PROBLEM STATEMENT:
Can you copy every one of the rows below word for word, leaving out the pictures and keeping only their text?

DATASET ENTRIES:

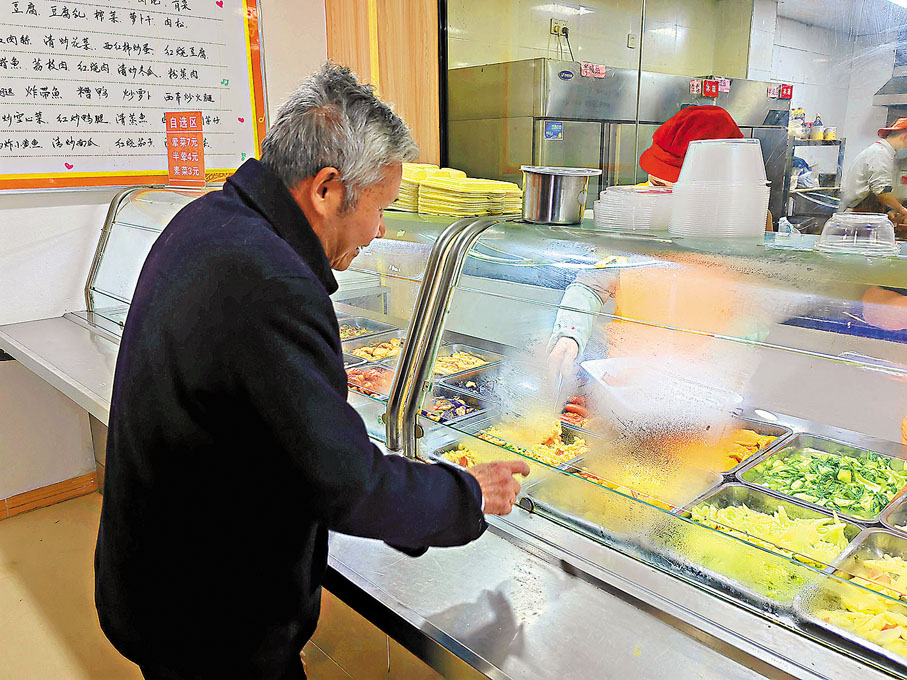 ◆福州安泰街道長者食堂。82歲的徐爺爺表示，菜餚有葷有素，講究搭配，他很滿意。 香港文匯報記者蘇榕蓉 攝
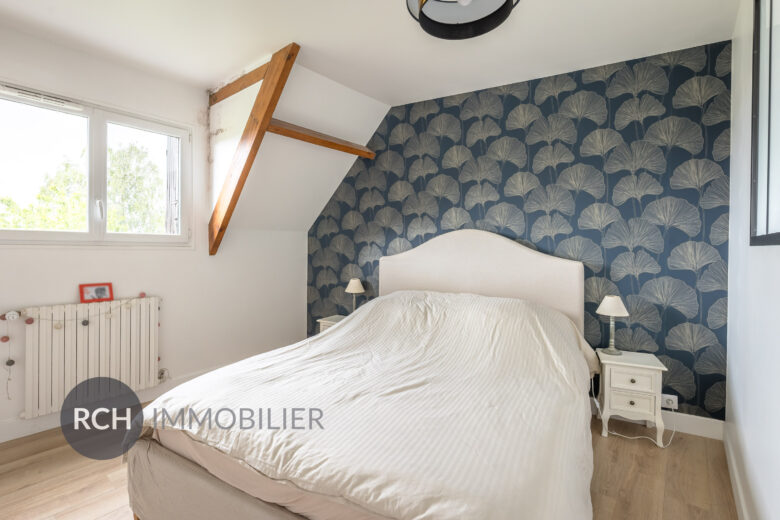 Photos du bien : Exclusivité – Location – Auteuil-le-Roi – Charmante maison meublée sur un beau terrain avec jacuzzi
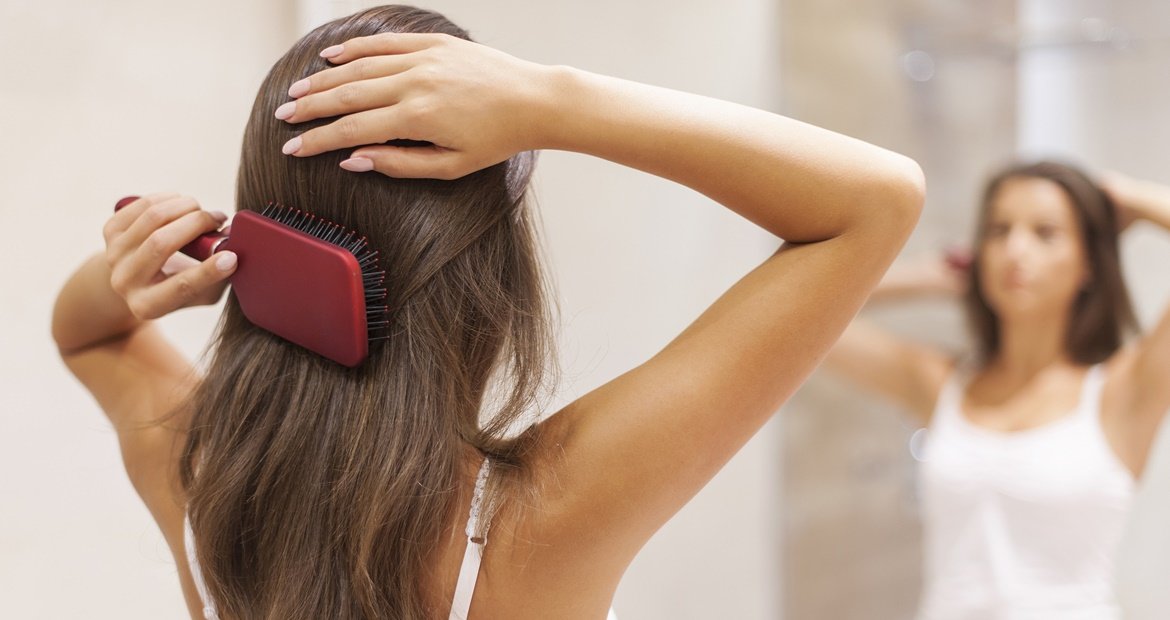 Menina Penteando Cabelo Com Escova Raquete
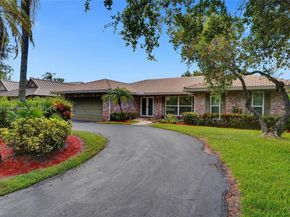 10967 NW 12th Dr, Coral Springs FL 33071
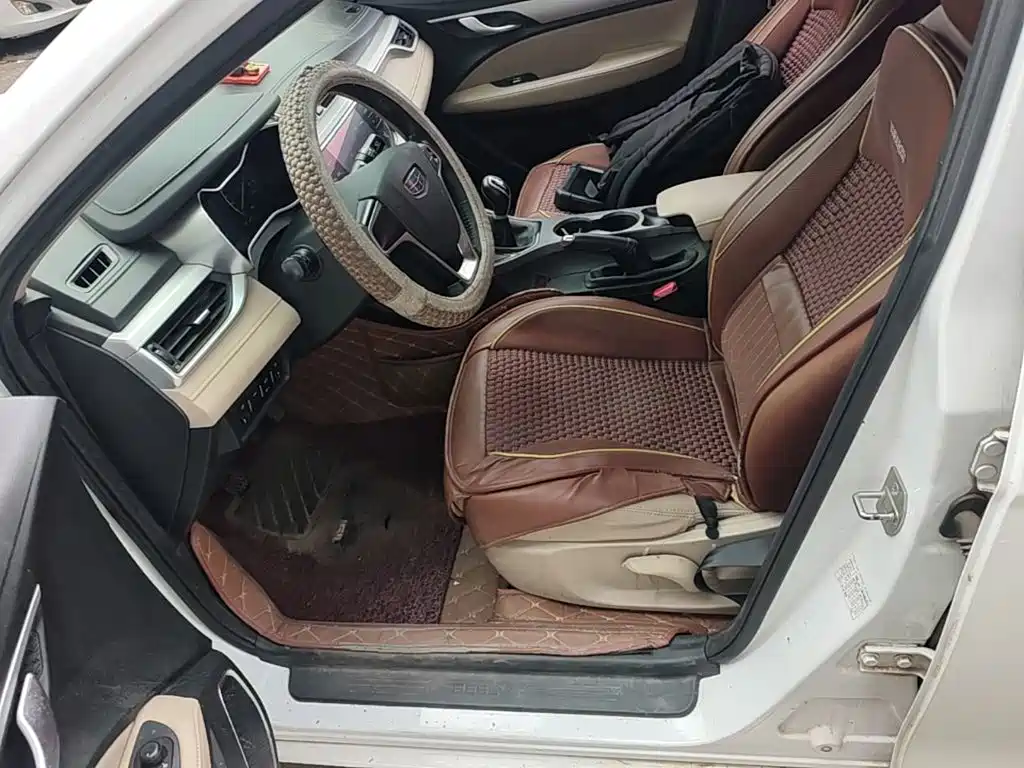 Geely Emgrand — миниатюра 15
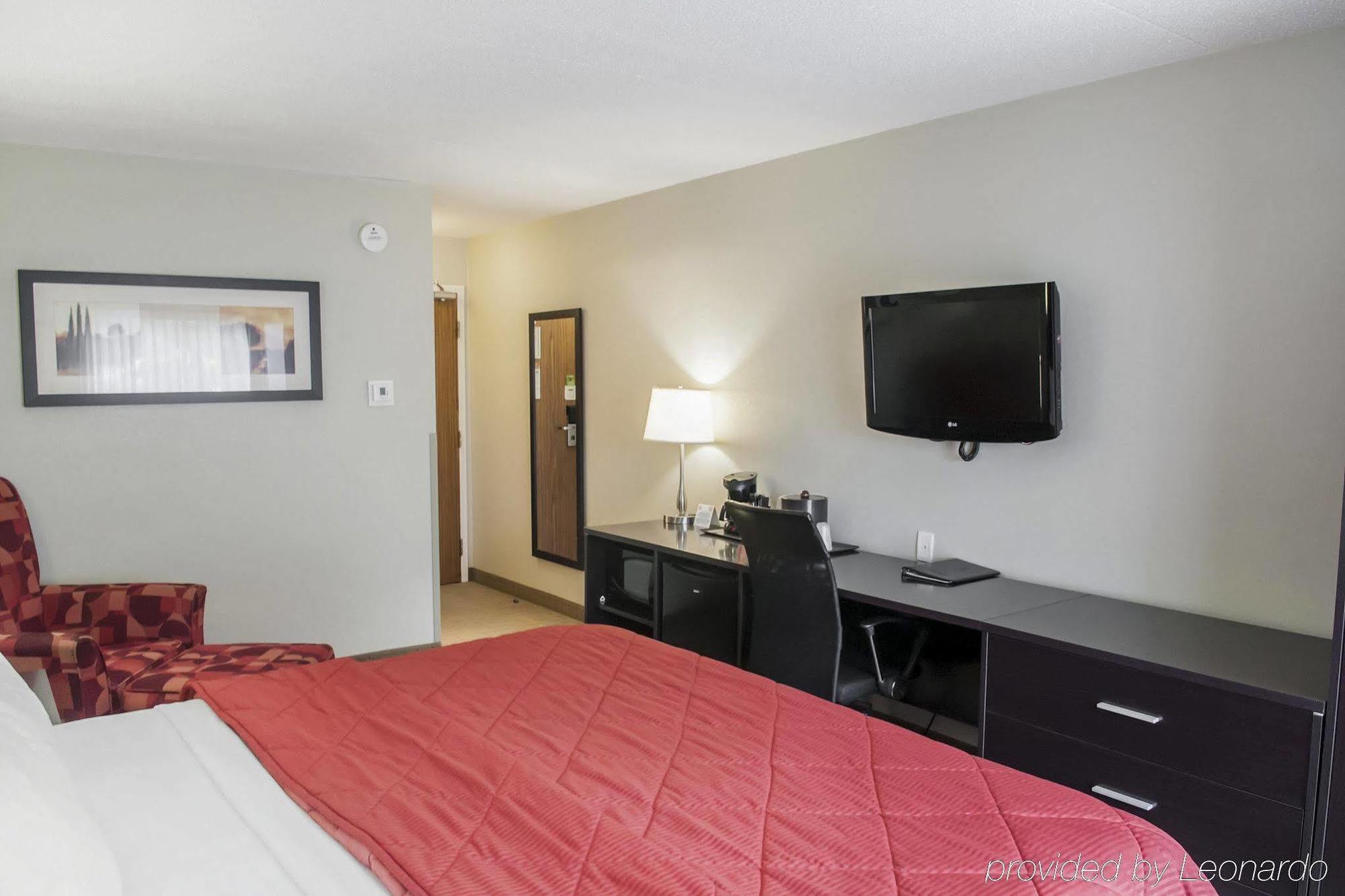 Comfort Inn Airport West Mississauga Dış mekan fotoğraf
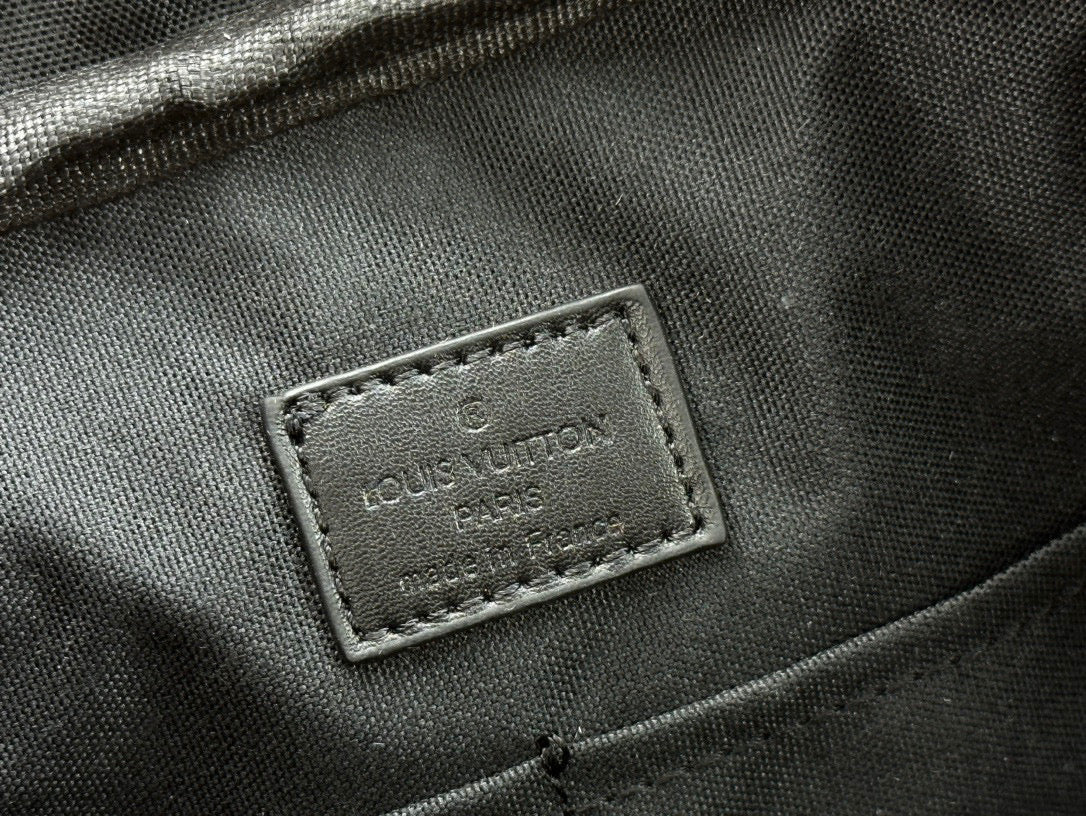 L-Damier Graphite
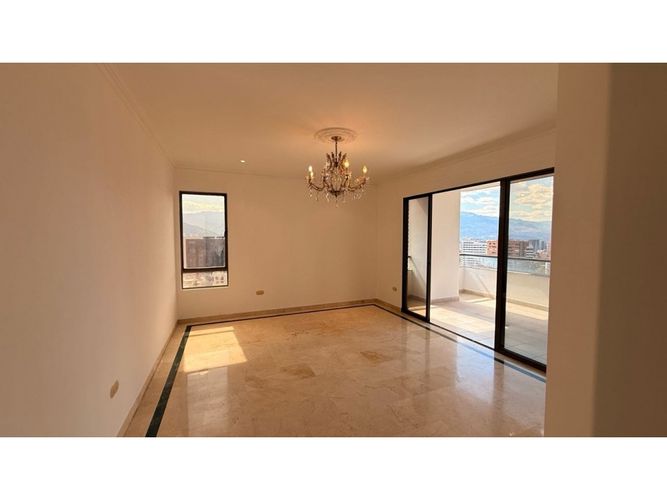 Apartamento de 3 alcobas en venta en El Diamante No. 2, Medellín, 216 m² · foto 6 de 24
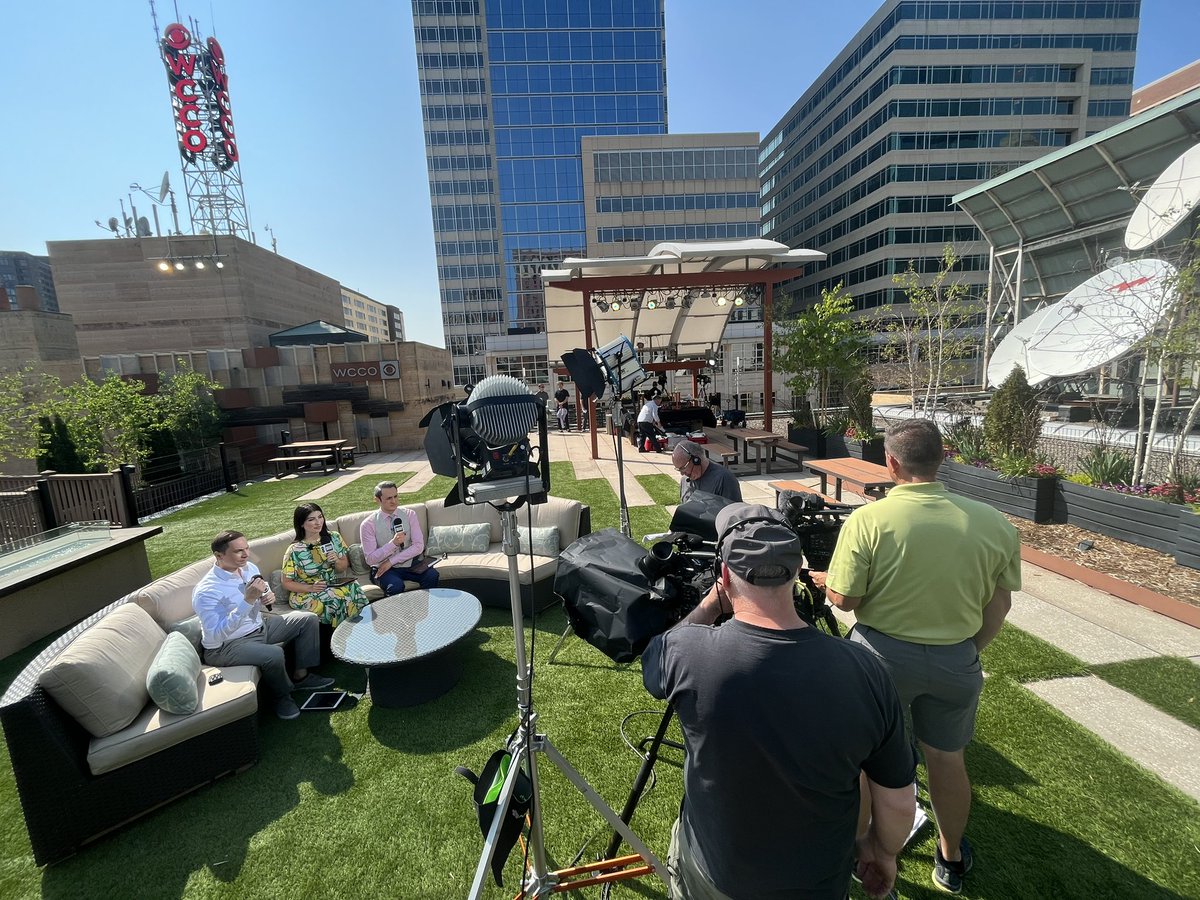 With a @WCCO next weather forecast this beautiful — we had to leave the studio. Join us LIVE on the rooftop! 

https://t.co/E2xcxSauOf https://t.co/juTd3mMf77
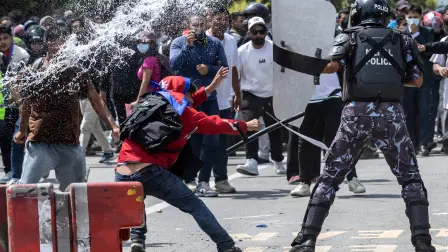 Manifestantes se enfrentaron con la policía antidisturbios durante una protesta por la prohibición de las redes sociales y la corrupción gubernamental.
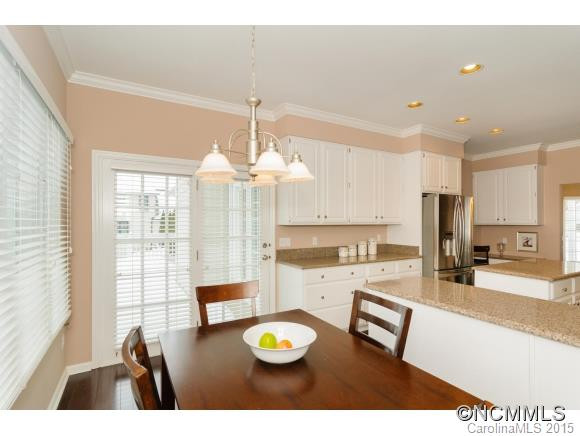 84 Hillcrest Dr - Photo 5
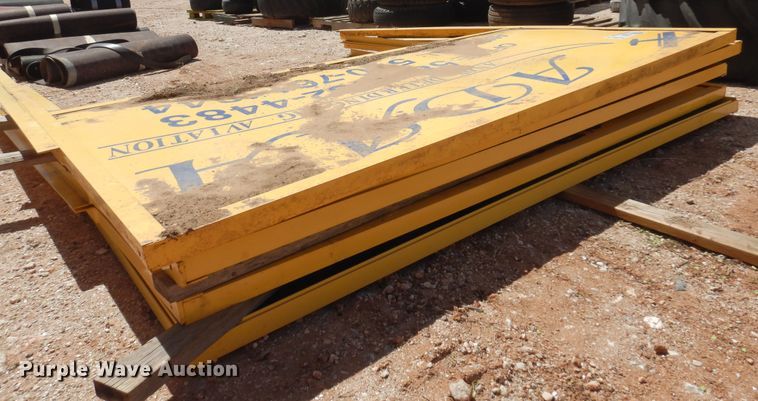 image for item DN0260 (4) metal signs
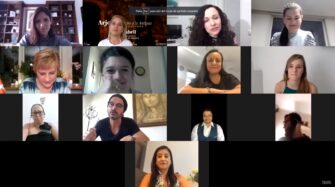 Arjona sorprende a fanáticos al aparecer en videollamada por Zoom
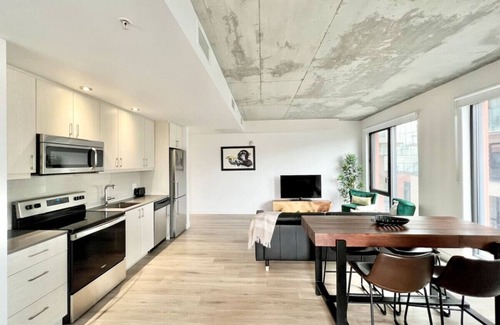 Cite Multimedia Apartment | Nice 2-bedroom apt in Old Port, featuring stylish decor modern amenities and a fantastic location.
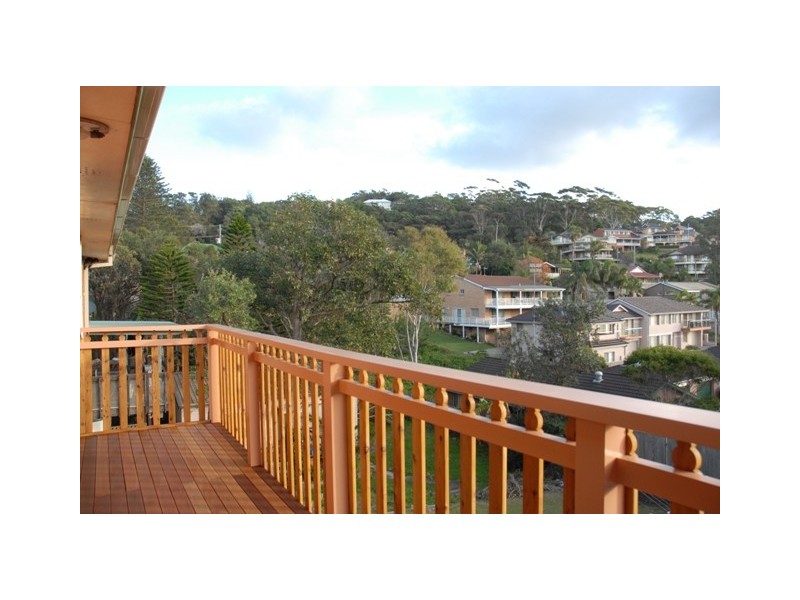 1/10 Woolunga Avenue, Terrigal NSW 2260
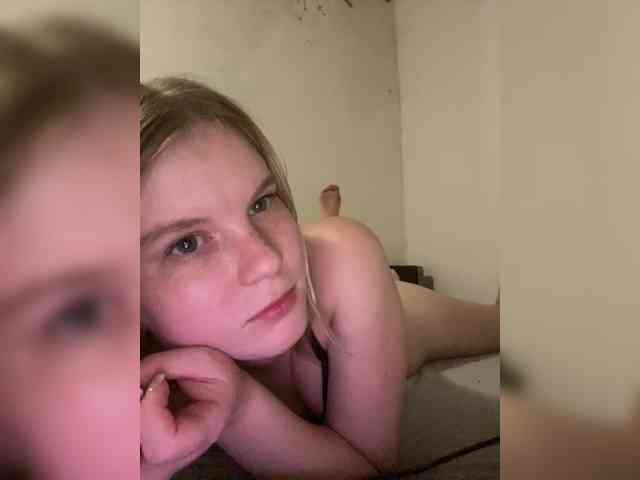 Изображение секс-шоу модели Amelia2004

PROBLEM SOLUTION:
 ◆福州安泰街道長者食堂。82歲的徐爺爺表示，菜餚有葷有素，講究搭配，他很滿意。 香港文匯報記者蘇榕蓉 攝
 Photos du bien : Exclusivité – Location – Auteuil-le-Roi – Charmante maison meublée sur un beau terrain avec jacuzzi
 Menina Penteando Cabelo Com Escova Raquete
 10967 NW 12th Dr, Coral Springs FL 33071
 Geely Emgrand — миниатюра 15
 Comfort Inn Airport West Mississauga Dış mekan fotoğraf
 L-Damier Graphite
 Apartamento de 3 alcobas en venta en El Diamante No. 2, Medellín, 216 m² · foto 6 de 24
 With a @WCCO next weather forecast this beautiful — we had to leave the studio. Join us LIVE on the rooftop! 

https://t.co/E2xcxSauOf https://t.co/juTd3mMf77
 Manifestantes se enfrentaron con la policía antidisturbios durante una protesta por la prohibición de las redes sociales y la corrupción gubernamental.
 84 Hillcrest Dr - Photo 5
 image for item DN0260 (4) metal signs
 Arjona sorprende a fanáticos al aparecer en videollamada por Zoom
 Cite Multimedia Apartment | Nice 2-bedroom apt in Old Port, featuring stylish decor modern amenities and a fantastic location.
 1/10 Woolunga Avenue, Terrigal NSW 2260
 Изображение секс-шоу модели Amelia2004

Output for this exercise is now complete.